### AUSGEWÄHLTER AUSZUG:
# Berufskolleg für Grafik-Design in Stuttgart, Mappengestaltung



## Lipgloss (15. Januar 2007)

Hi!

Ich möchte dieses Jahr das Berufskolleg für Grafik-Design in Stuttgart besuchen und muss mich jetzt vorbereiten. Habe mich an einer staatlichen Schule (soweit ich weiß umsonst) und an zwei privaten Schulen beworben. Die staatliche Schule verlangt eine ganze Menge. Soll sehr schwer sein da rein zu kommen. Habe zwar schon viele Ideen zu meiner Mappe, bin aber nicht sicher ob es das ist was die Lehrer sehen wollen. Dieses Thema wurde schon 2004 hier besprochen. Da hieß es man solle ein Thema ausarbeiten, einen roten Faden haben. Hab ich aber nicht. Ist das wirklich nötig? Ich wollte eigentlich zeigen wie vielseitig ich bin und verschiedene Techniken (Aquarell, Öl, Bleistift ...) verwenden sowie verschiedene Themen (Stillleben, Gebäude zeichnen, Akt, Fotos, Collage usw) ausarbeiten. Außerdem hieß es man soll bei Bleistiftzeichnungen nicht mit den Fingern verwischen.

Was mich auch sehr interessieren würde, ob jemand hier ist der auf eine dieser Schulen in Stuttgart geht und mir erzählen könnte wie seine Prüfung verlief und Nachtteile sowie Vorteile der Schulen beschreiben könnte? Weiß jemand ob man bei der Johannes-Gutenberg-Schule in Stuttgart die Materialkosten selbst übernehmen muss?

Sind ne Menge Fragen, ich weiß  Hoffe ihr könnt mir weiterhelfen. Jetzt schon tausend Dank.


----------



## schleckerbeck (17. Januar 2007)

Einträge der Sammlung:

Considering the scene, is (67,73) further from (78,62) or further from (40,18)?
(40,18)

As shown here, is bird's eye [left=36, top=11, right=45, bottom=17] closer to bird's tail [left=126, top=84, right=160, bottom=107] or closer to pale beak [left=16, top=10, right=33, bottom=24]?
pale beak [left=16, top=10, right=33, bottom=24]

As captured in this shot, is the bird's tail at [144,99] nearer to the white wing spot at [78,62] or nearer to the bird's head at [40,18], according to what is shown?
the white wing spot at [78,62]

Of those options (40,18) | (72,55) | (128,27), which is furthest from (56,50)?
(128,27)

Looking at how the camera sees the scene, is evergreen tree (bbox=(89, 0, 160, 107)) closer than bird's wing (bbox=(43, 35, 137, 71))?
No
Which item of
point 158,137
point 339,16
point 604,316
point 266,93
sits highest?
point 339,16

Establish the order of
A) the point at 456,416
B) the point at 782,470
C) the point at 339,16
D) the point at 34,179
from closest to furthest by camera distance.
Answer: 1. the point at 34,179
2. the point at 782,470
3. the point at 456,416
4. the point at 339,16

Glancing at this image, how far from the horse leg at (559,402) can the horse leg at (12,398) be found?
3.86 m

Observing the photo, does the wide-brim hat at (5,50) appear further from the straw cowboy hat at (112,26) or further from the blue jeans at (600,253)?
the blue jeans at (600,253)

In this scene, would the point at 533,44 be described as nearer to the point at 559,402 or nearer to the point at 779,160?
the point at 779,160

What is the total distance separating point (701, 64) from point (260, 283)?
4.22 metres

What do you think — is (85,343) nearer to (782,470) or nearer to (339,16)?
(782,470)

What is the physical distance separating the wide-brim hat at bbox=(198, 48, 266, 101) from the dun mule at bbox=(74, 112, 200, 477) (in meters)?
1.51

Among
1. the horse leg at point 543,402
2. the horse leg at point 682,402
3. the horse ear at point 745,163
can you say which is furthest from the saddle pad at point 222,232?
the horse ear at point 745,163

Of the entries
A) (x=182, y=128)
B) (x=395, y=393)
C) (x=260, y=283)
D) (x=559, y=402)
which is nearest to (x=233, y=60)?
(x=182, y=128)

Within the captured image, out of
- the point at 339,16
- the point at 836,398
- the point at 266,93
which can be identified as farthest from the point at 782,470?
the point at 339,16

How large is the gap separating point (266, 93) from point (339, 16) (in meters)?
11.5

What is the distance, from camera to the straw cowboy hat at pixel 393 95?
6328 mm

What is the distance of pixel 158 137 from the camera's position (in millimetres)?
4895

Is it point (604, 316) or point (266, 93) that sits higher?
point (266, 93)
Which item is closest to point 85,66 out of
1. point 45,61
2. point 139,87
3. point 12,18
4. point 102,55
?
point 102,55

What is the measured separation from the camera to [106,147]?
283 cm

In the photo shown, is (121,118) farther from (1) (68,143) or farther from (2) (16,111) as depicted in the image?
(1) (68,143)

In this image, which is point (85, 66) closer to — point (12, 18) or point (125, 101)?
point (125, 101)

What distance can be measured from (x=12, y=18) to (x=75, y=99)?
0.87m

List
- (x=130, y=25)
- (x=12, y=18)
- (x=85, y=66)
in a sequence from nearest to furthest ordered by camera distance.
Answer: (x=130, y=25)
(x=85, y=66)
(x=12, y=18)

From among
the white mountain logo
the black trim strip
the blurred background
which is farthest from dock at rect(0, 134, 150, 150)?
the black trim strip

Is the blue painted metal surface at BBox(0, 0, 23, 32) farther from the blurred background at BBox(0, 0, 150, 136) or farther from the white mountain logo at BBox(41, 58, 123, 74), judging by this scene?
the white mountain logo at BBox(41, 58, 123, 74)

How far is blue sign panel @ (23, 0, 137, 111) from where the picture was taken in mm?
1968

### AUFGABE A:
An wie vielen privaten Schulen hat sich Lipgloss laut dem Auszug über das Berufskolleg für Grafik-Design beworben?
### AUFGABE B:
Gib den Absatz aus dem Auszug über das Berufskolleg für Grafik-Design, der mit „Ich möchte dieses Jahr“ beginnt, als knappe Stichpunktliste wieder.
### AUFGABE C:
Setze den Auszug über das Berufskolleg für Grafik-Design fort.

### LÖSUNG A:
An zwei privaten Schulen.

### LÖSUNG B:
- Ziel: dieses Jahr das Berufskolleg für Grafik-Design in Stuttgart besuchen, daher jetzt Vorbereitung nötig
- Bewerbungen: eine staatliche Schule (vermutlich kostenlos) und zwei private Schulen
- Staatliche Schule: hohe Anforderungen, Aufnahme soll sehr schwer sein
- Mappe: viele Ideen, aber Unsicherheit, ob sie den Erwartungen der Lehrer entsprechen
- Hinweis aus einer Diskussion von 2004: ein Thema ausarbeiten und einen roten Faden haben; dieser fehlt bisher, daher die Frage, ob das wirklich nötig ist
- Eigener Plan: Vielseitigkeit zeigen, mit verschiedenen Techniken (Aquarell, Öl, Bleistift) und Themen (Stillleben, Gebäude, Akt, Fotos, Collage)
- Weiterer Hinweis: Bleistiftzeichnungen nicht mit den Fingern verwischen

### LÖSUNG C:
Kann dir zwar nicht alle Fragen beantworten, aber ein oder zwei werdens schon sein:

Also, aus meiner eigenen Erfahrung weiß ich, dass die Dozenten meist einfach nur ne Mappe sehen wollen, in der sie deine Kreativität einschätzen können. Das kann von Bleistift-Zeichnungen, Aquarell und Fotos bis zu Collagen und ganzen Skizzen Büchern sein.
Die Mappe soll einfach einen Eindruck vermitteln in wiefern du für die Schule bzw. Uni oder FH geeignet bist, und wie weit deine Kreativität reicht.
Von Privatschulen halt ich nicht so viel, weil da jeder, mit genügend Geld, rein kommt. Bitte jetzt die nicht böse sein, die auf eine solche Schule gehen, hab leider zu viel schlechtes über solche Schulen gehört...

sc.


----------



## Mamphil (18. Januar 2007)

Hi,

dummer Vorschlag: Wenn die Beispiele einen roten Faden haben sollen, gib ihnen doch einfach einen: Baue in jedem Werk (das du natürlich für die Mappe erstellen müsstest) einen roten Faden ein, ein rotes Haus, einen roten Fluss, ein rotes Auto, einen roten Lippenstift.... 

Mamphil


----------



## Lipgloss (19. Januar 2007)

@ schleckerbeck

Hi!
ist es echt so einfach in ne Privatschule zu kommen? Die möchten ja auch alle prüfen und eine Mappe sehn. Was hast du Schlechtes über Privatschulen gehört? Was unterscheidet die von den staatlichen Schulen?

Gruß


----------



## Lipgloss (22. Januar 2007)

Hi,

stimmt es, daß die Lehrer es nicht gerne sehen wenn bei Zeichnungen mit den Fingern die Bleistiftfarbe verschmiert wird um Schatten zu erstellen?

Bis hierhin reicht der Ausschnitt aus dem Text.